El Gobierno asesina a Montesquieu
Al igual que la mugre, que tiene una tendencia natural a extenderse, la lógica del gobierno es igualmente expansiva. Lo primero es la invasión del Ejecutivo en los terrenos que constitucionalmente le son vedados y, a continuación, el empequeñecimiento del resto de los poderes. Y del empequeñecimiento se camina hacia la anulación. Pongamos que hablo de la contumacia que pone el Ejecutivo en invadir las funciones y prerrogativas del Poder Judicial. Lo vamos a demostrar con tres situaciones: en la reforma laboral, en la ley mordaza y en el intento del ministro de Justicia de cerrar la boca a los medios.
Primero.-- La ministra de Trabajo dijo en un acto en Bilbao, organizado por el Círculo de Empresarios: “tengo más miedo a los jueces que a los hombres de negro”. El Magistrado del Tribunal de Superior de Justicia de Cataluña don Miquel Ángel Falguera i Baró afirmó que «la responsable del poder ejecutivo en materia laboral pone en entredicho la interpretación de la Ley que hagamos los jueces, al parecer, porque vamos a actuar –según ella-- con criterios ideológicos» (1). Es decir, lo que la ministra no sabe esconder es su aprehensión a que el Poder judicial sea garante, frente a los poderes económicos, de lo que dictan las leyes, incluida la Constitución. Hayque laminar, pues, no pocas funciones de la Jurisdicción Social.Hablando en plata: barra libre al Gobierno. Solución: eliminar no pocas atribuciones de los jueces en la reforma laboral. Así las cosas, es innegable el golpe que se le da al Derecho del Trabajo, una disciplina molesta a pesar de su carácter hermafrodito.
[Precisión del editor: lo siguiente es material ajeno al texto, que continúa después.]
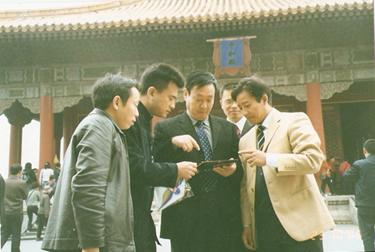 在北京故宫考察建筑风水与故宫命名文化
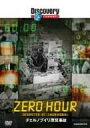 メーカー名ハピネットタイトルディスカバリーチャンネル ZERO HOUR チェルノブイリ原発事故アーティスト品名/規格番号DVDソフトKABD-1141(00000681119)ディスク枚数1枚発売日06/11/23コメント(KABD-1141)(4997766611532)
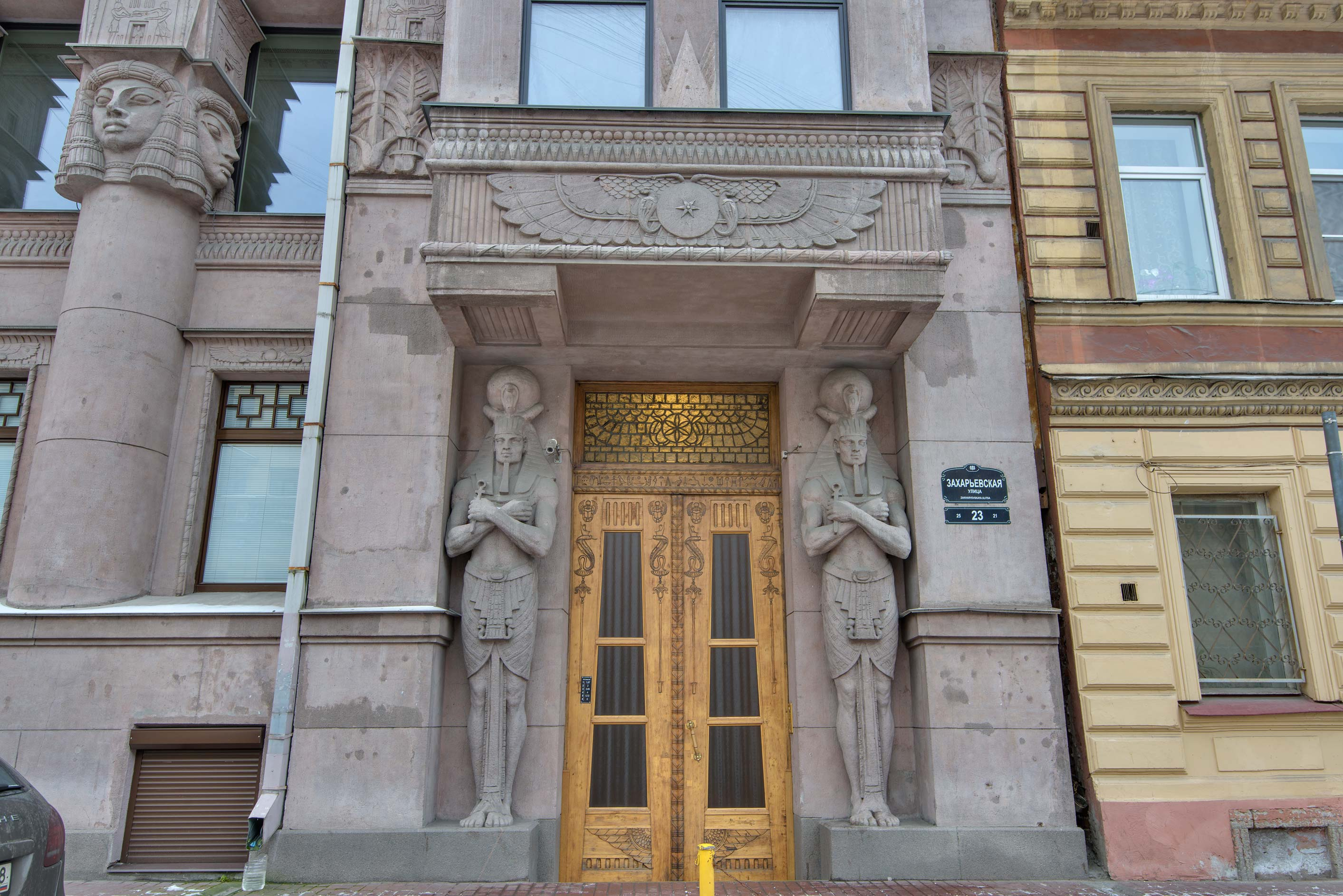 Entrance of Egypt House at 23 Zakharyevskaya St.. St.Petersburg, Russia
Segunda.— Tres cuartos de lo mismo sucede con lo dispuesto en esa ley que no por casualidad se llama de «enjuiciamiento criminal» --la popularmente conocida como Ley Mordaza-- que traslada prerrogativas de los jueces a la discrecionalidad autoritaria de los responsables de Orden Público en una serie de terrenos de las libertades básicas. Así pues, Kelsen en la picota y Carl Schmitt en la cumbre. Ni siquiera se confía en el amedrantamiento de los jueces y, habida cuenta de que rechazan ser los correveidiles del Gobierno, el Ejecutivo echa mano de la garlopa y cercena algunos de los atributos del Poder Judicial. El Ejecutivo, mutatis mutandi, se va transformando en un sujeto oligárquico y hace del Estado su propio latifundio.
Tercera.— A ese sujeto oligárquico le falta otra parcela: los medios de comunicación. De ahí que el ministro de Justicia lanzara la piedra sobre las sanciones a la prensa –más bien, al conjunto de los medios-- con relación a determinadas informaciones. No se trata, a mi entender, de una improvisación sino de avanzar coherentemente en la lógica termidoriana del sujeto oligárquico. Sin embargo, en esta ocasión, el cántaro –fatigado de su calcorreo a la fuente-- se ha roto. Ahora bien, lo que se intenta una vez y no sale, tiene la tendencia a reaparecer más tarde disfrazado de lagarterana. O, lo que es lo mismo, las espadas siguen en alto.
No es que Montesquieu esté en entredicho. De lo que se trata es de su asesinato en toda la regla. Por lo tanto, hay que romper el espinazo de la separación de poderes a través de esa lógica imperial del Ejecutivo, ninguneando al legislativo y al judicial y finalmente cortándole las uñas. El resultado sería: una democracia demediada en la que el Gobierno iría trasladando su carácter de sujeto oligárquico al presidente del Ejecutivo como único capataz del cortijo. Este capataz, en esa tesitura, acabaría por exigir al común de los mortales que su palabra debe ser creída como si fuese una «palabra profética» como nos alerta Norberto Bobbio en su famoso Dialogo intorno alla Repubblica con Maurizio Viroli.
¿Cuál es el interés de esta «democracia demediada»? Lo diremos sin perifollos: la acumulación de derechos y poderes que se han ido acumulando a lo largo de los últimos treinta años son vistos por los poderes económicos como una potente interferencia a la nueva acumulación capitalista en este nuevo paradigma de la innovación—reestructuración global. Que debe hacerse, según ellos, sin controles de ningún tipo así en el centro de trabajo como en la plaza pública. Y yendo al meollo de la cuestión, hasta el Barón de Montesquieuaparece como un incordiante.